Spotlight: Land-cover Classification

Classifications aim in grouping pixel values into homogeneous categories. The categories can be defined a priori or posteriori whichever supervised or unsupervised classification model is used.

Unsupervised land-cover classification

An unsupervised land-cover classification uses unlabeled input data that is grouped into homogeneous classes. Once the classes have been computed, the user assigns a reasonable land-cover type to each class (if possible) posteriori.

Illustration of an unsupervised classification.

Such classifications generally require at least three steps:

  1. Compilation of a comprehensive input dataset containing one or more raster layers.
  2. Classification of the unlabeled input dataset into n clusters based on the homogeneity of the pixel values. A typical classification model for this step is the k-means cluster algorithm.
  3. Assignment of land-cover types to the individual clusters by the remote sensing expert. The same land-cover type class can be assigned to more than one cluster.

The assignment of land-cover types to the clusters requires some knowledge about the actual land-cover distribution in the respective observation area. If the selected land-cover types and the clusters do not match, one can change and extend the input data set or use a different setting for the clustering algorithm or adjust the detail level of the land-cover typology.

Supervised land-cover classification

A supervised land-cover classification uses a limited set of labeled training data to derive a model which is used to predict the respective land-cover in the entire dataset. Hence, the land-cover types are defined a priori and the model tries to predict these types based on the similiarity between the properties of the training data and the rest of the dataset.

Illustration of a supervised classification.

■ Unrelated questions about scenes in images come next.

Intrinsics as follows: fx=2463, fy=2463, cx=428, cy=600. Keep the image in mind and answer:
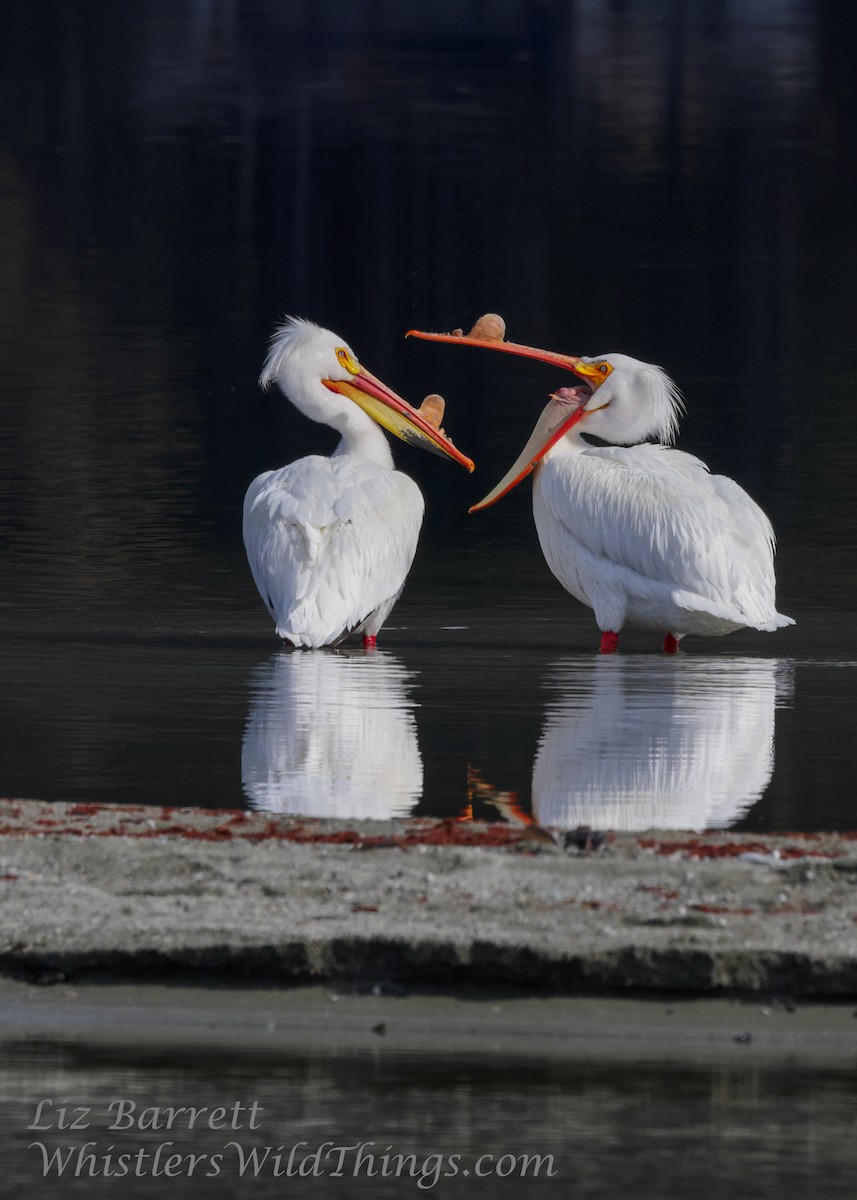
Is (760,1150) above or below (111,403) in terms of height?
above

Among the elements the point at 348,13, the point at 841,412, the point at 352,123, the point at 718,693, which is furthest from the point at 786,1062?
the point at 348,13

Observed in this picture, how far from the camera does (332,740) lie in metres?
7.01

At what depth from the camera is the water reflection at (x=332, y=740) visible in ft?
20.0

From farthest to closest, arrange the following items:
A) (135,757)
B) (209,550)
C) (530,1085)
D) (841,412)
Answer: (841,412) → (209,550) → (135,757) → (530,1085)

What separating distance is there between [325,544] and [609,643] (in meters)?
1.19

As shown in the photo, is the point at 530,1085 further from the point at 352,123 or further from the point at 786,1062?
the point at 352,123

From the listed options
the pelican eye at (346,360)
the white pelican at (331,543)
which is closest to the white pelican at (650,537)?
the white pelican at (331,543)

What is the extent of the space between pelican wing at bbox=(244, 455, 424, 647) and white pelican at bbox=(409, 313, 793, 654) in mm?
662

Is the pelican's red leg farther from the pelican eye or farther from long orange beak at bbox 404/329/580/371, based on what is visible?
the pelican eye

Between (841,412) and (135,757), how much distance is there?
1046 cm

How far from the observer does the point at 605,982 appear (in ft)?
14.5

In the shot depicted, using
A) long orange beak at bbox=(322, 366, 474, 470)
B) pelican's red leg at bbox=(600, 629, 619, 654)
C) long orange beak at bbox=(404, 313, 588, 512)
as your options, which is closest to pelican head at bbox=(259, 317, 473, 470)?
long orange beak at bbox=(322, 366, 474, 470)

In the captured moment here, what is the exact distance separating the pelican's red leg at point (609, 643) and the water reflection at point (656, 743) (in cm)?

Such classifications generally require at least five steps:

  1. Compilation of a comprehensive input dataset containing one or more raster layers.
  2. Selection of training areas, i.e. subsets of input datasets for which the land-cover type is known by the remote sensing expert. Knowledge about the land-cover can be derived e.g. from own or third party in situ observations, management information or other remote sensing products (e.g. high resolution aerial images).
  3. Training of a model using the training areas. For validation purposes, the training areas are often further divided into one or more test and training samples to evaluate the performance of the model algorithm.
  4. Application of the trained model to the entire dataset, i.e. prediction of the land-cover type based on the similarity of the data at each location to the class properties of the training dataset.

Please note that all types of classifications require a thorough validation which will be in the focus of upcomming course units.

The following illustration shows the steps of a supervised classification in more detail. The optional segmentation operations are mandatory for object oriented classifications which do not only rely on the values of each individual raster cell in the input dataset but also consider the geometry of objects. To delineate individual objects like houses or tree crowns, segmentation algorithms are used which consider the homogeneity of the pixel values within their spatial neighborhood.

Illustration of a supervised classification.